# [ACTION ITEM]
All lines below starting at the one that holds "how to contact" and ending at the one that holds "Kadınlar Aşkı Nasıl Yaşar" should be printed exactly, ends included. Pictures should not be printed, nor anything else.

# [PROVIDED DATA]
-- -- --

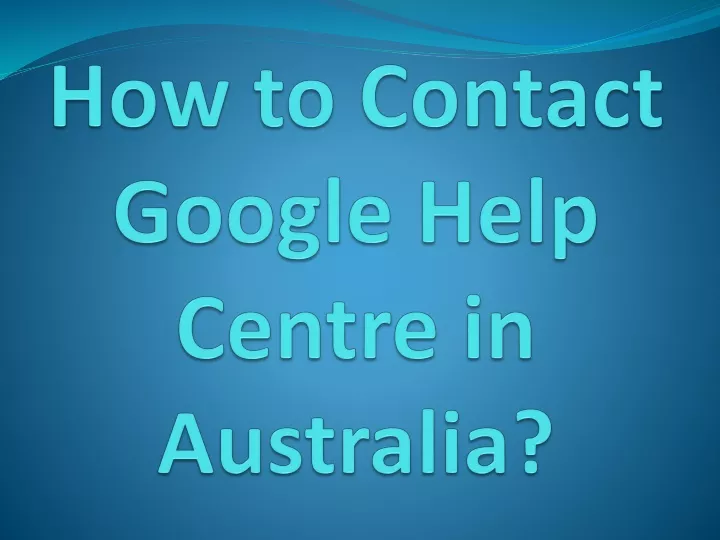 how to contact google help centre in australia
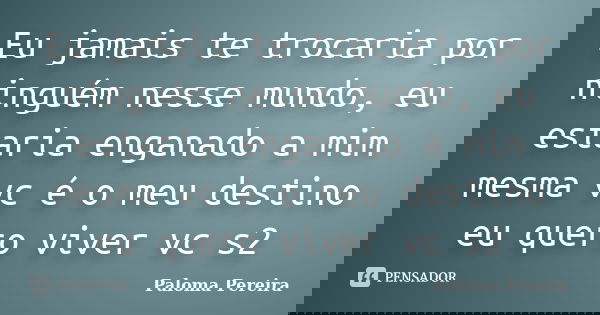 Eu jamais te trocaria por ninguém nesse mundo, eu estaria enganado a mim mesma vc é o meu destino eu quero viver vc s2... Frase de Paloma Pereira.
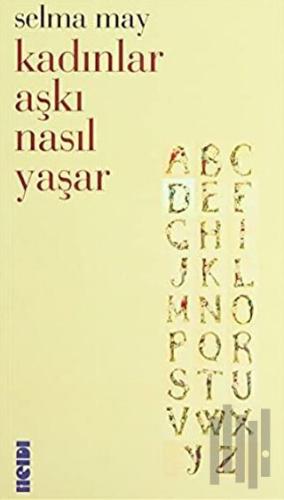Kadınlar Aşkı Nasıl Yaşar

-- -- --

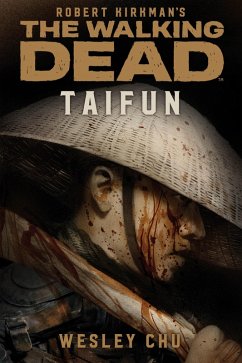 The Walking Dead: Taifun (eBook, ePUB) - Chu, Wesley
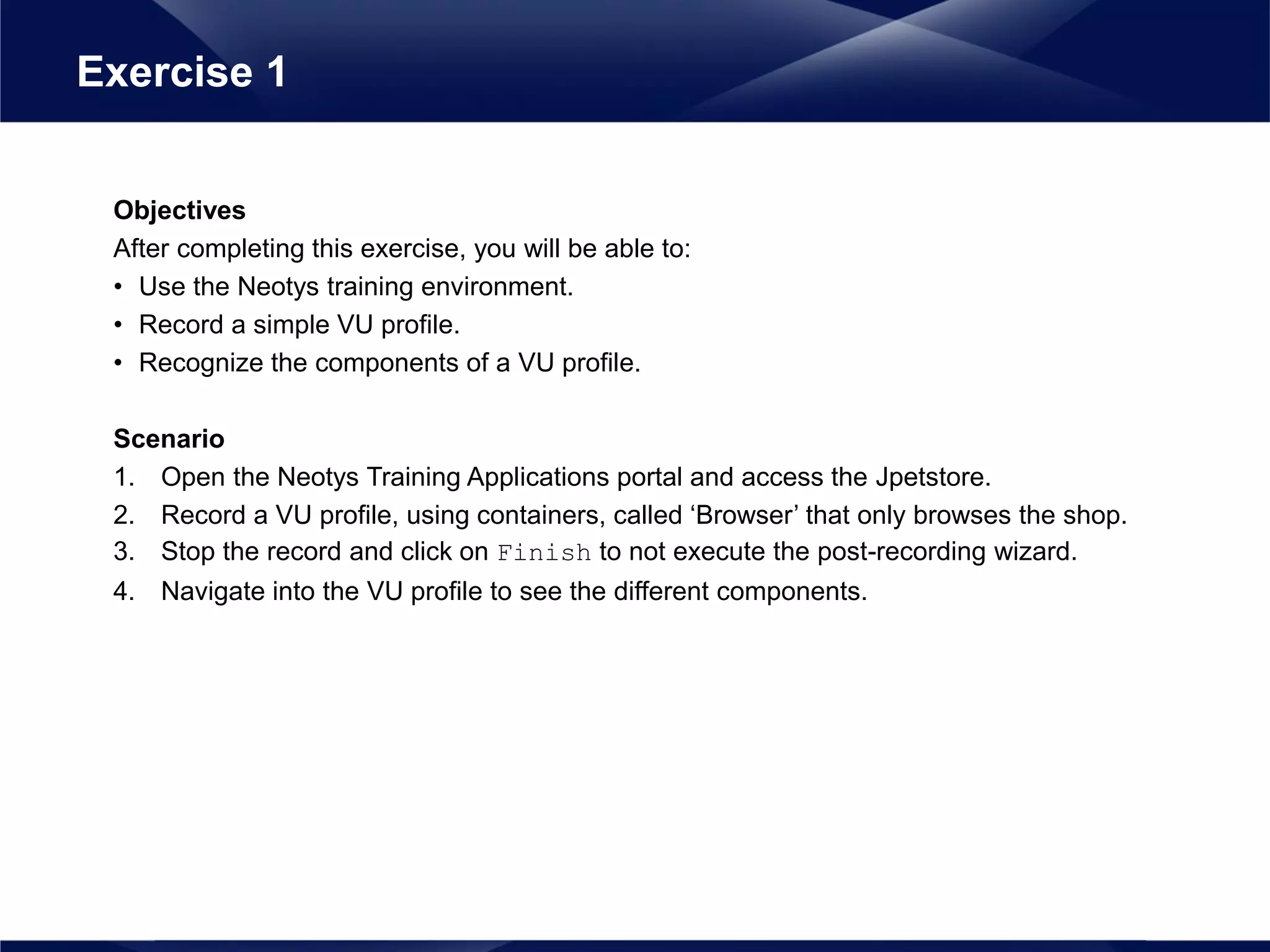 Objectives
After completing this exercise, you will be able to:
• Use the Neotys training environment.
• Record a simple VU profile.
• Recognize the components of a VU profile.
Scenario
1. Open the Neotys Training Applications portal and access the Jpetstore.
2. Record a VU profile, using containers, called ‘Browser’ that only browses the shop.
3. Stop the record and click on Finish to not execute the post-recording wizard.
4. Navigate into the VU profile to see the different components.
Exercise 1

-- -- --

# [RESPONSE AREA]
 how to contact google help centre in australia
 Eu jamais te trocaria por ninguém nesse mundo, eu estaria enganado a mim mesma vc é o meu destino eu quero viver vc s2... Frase de Paloma Pereira.
Kadınlar Aşkı Nasıl Yaşar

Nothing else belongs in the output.